Marilyn’s gangly boyfriend Toby is ably played by Anthony Mackie. The pair are sad sack con artists and very funny. Unfortunately as I watched Mackie, whom I quite like, I thought of at least two other actors I’d be just as happy to see in the role.

Red
Just two – Alfred Molina as Mark Rothko, and Eddie Redmayne as his assistant. I’ll see Molina in anything. He commands the stage effortlessly and he brings Rothko to life. You’ve probably never heard of Redmayne before, but that slight young man is Molina’s equal on the stage, which is saying quite a lot.
It’s a shorter list, but neither simpler nor lesser. These two actors blow away all the clouds in your mind, the roof of the theatre, anything that interferes with the audience’s total involvement in these men’s lives, thoughts, breaths, every moment.

Direction:
Both plays are very well executed.

John Crowley directs McDonagh’s play as if he were the playwright’s soul mate, a twin. Nothing is off-key. The issue, in my mind, is the play itself. Could Crowley have directed “A Behanding in Spokane” so that I wouldn’t have noticed or cared about the drawbacks of the script? Possibly, yet… I doubt it. Crowley and McDonagh are in tune. It’s the play.
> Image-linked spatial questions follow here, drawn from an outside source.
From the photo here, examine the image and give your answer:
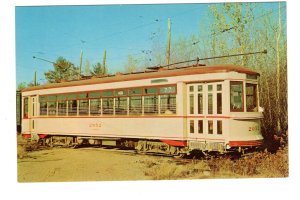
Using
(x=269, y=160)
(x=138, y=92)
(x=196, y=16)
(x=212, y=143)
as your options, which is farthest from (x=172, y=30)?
(x=269, y=160)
Michael Grandage directed “Red” seamlessly. Living in this play as much as seeing it, one might fairly wonder, “Was there a director?” Or did this magic just spring to life like Athena from the head of Zeus? Did the set (see above), the sound and words and actors and lights and everything just come to be without a guiding hand? Not to go Creationist on anyone, I doubt it. The script is fabulous, but even brilliant plays may not live up to their potential in lesser hands than Michael Grandage’s. His vision of this play clarifies and focuses it, he brings it forward, makes it three-dimensional. When I read a play that works, it “stands up” in my mind’s eye. Grandage makes this happen on stage at the Golden Theatre. The Donmar Warehouse gave Grandage two extraordinarily alive actors, a courageously imaginative script, a scenic design with total comprehension of Rothko’s physical reality, and “Red” appeared. Art, craft, skill, heart, passion, guts – these live in the production of “Red” on Broadway right now at the Golden Theatre, but only until June – don’t wait.

Both plays are about 90 minutes long without intermission. West 45th Street is very crowded between 9:30 and ten o’clock of late. I like 90-minute evenings. It’s not that I have a short attention span; I just find most secondnd acts to be padded with blather.

A Behanding in Spokane is not quite a play, although it is entertaining.

RED is riveting, wrenching, relentless, revelatory (I say this because no person or thing has ever made me want to sit in a museum to stare at a two-dimensional painting for hours on end – until “Red.”) And, the performances of those two men are truly astonishing.

~ Molly Matera, signing off. Thanks for stopping by.